COLTON - The Colton-Pierrepont Central School seventh graders spent a lot of time with their classmates, teachers and other staff last week during the school’s annual three-day Project Adventure field trip.

The program, which focuses on team-building, challenging activities and games, started over 15 years ago, according to Program Director Nate Campbell, a former CPCS student.

“The seventh grade Camp Overlook trip is called Project Adventure, where the students do team-building activities, skill and semi-competitive events on low rope elements as well as high rope elements,” Principal Jim Nee said.

“The program has continued on. We had a brief hiatus for about four years and when one of our alumni (Mr. Campbell) received the program director job, we reconnected with the 4-H camp. ... We had the opportunity, when Nate was in charge again, to go back last year, and we took him up on his request.”

The trip to the Mountain View camp began Wednesday morning with the loading and packing of school buses, filled with the entire class along with numerous teachers and chaperones.

Upon their 10 a.m. arrival, the CPCS crew moved into the bunk houses and immediately began activities. For the remainder of Wednesday and all of Thursday, the students took part in various games and activities. Friday morning culminated with zip lining before the buses headed back to school.
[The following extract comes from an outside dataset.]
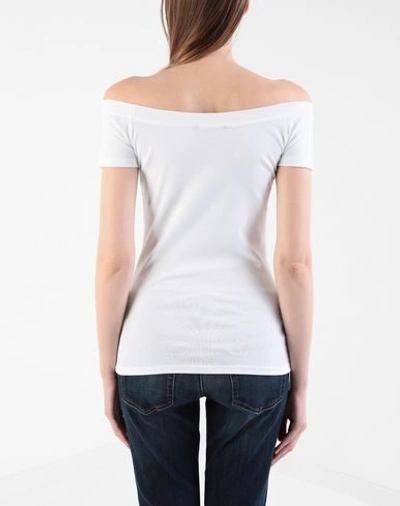 Shop Lauren Ralph Lauren T-shirt In White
The zip line activities were a favorite for students like Brooke Wilson and Grace Rousell.

“We went through facing our fears like with going on the zip lines and high ropes. A lot of us overcame our fears of heights and it helped us build more confidence in ourselves and encourage each other more,” Ms. Wilson said.
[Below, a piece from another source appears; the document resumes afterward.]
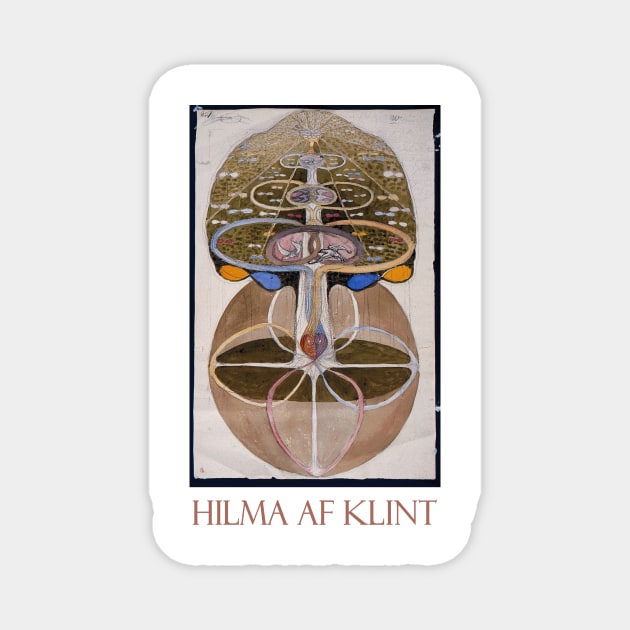 Tree of Knowledge by Hilma af Klint Magnet by Naves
“We did a lot of team building exercises, like we would lift people over things and become stronger as a team,” Ms. Rousell added.

Mr. Nee explained that there were a wide variety of activities the students participated in, each helping them grow as people in different ways.
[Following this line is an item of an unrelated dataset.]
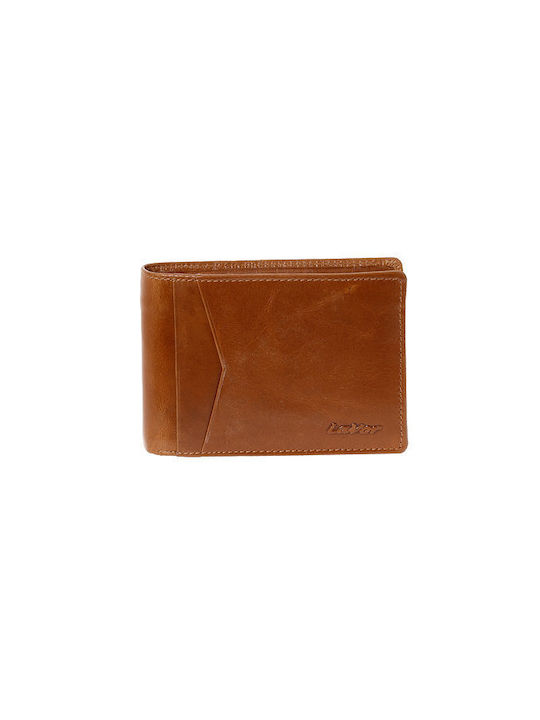 Lavor Men's Leather Wallet with RFID Cognac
“They have different type challenges, how the students should communicate with one another. It allows for students to be peer leaders. It allows for ideas to be shared. Some of it is trial and error, other parts are cooperation and team work in order to complete the elements,” Mr. Nee said. “So there’s a variety of tactics that are used to allow the students to come together, work together to accomplish various tasks.

“What we’ve seen from groups that go on and become eighth graders, ninth graders, all the way up through their senior year; they always refer back to the Project Adventure at Camp Overlook as a positive experience, where they were able to think outside the box, use each other as a resource to accomplish tasks,” he said.

“So the idea is to create that team bonding for the seventh grade class as they moved forward. What we see here at Colton is many of the teachers will refer back to that experience when the class is met with some sort of challenge or activity, which requires them to work together to accomplish a task,” he added.

Teachers who helped out on the trip also felt inspired and impressed with the students’ response. Seventh-grade social studies teacher Megan Leger was on the trip and said the students’ encouragement throughout the few days served as inspiration to her.

“It was pretty powerful as a teacher to watch the students embrace things and experiences that they wouldn’t necessarily be willing to participate in. These seventh graders really saw a number of their teachers do things that they weren’t comfortable with either. They were my support team; they were my inspiration to go off the zip line when I was petrified,” Ms. Leger said. “So not only were they their own inspirations in overcoming their own fears but they were also my inspiration which was pretty awesome.”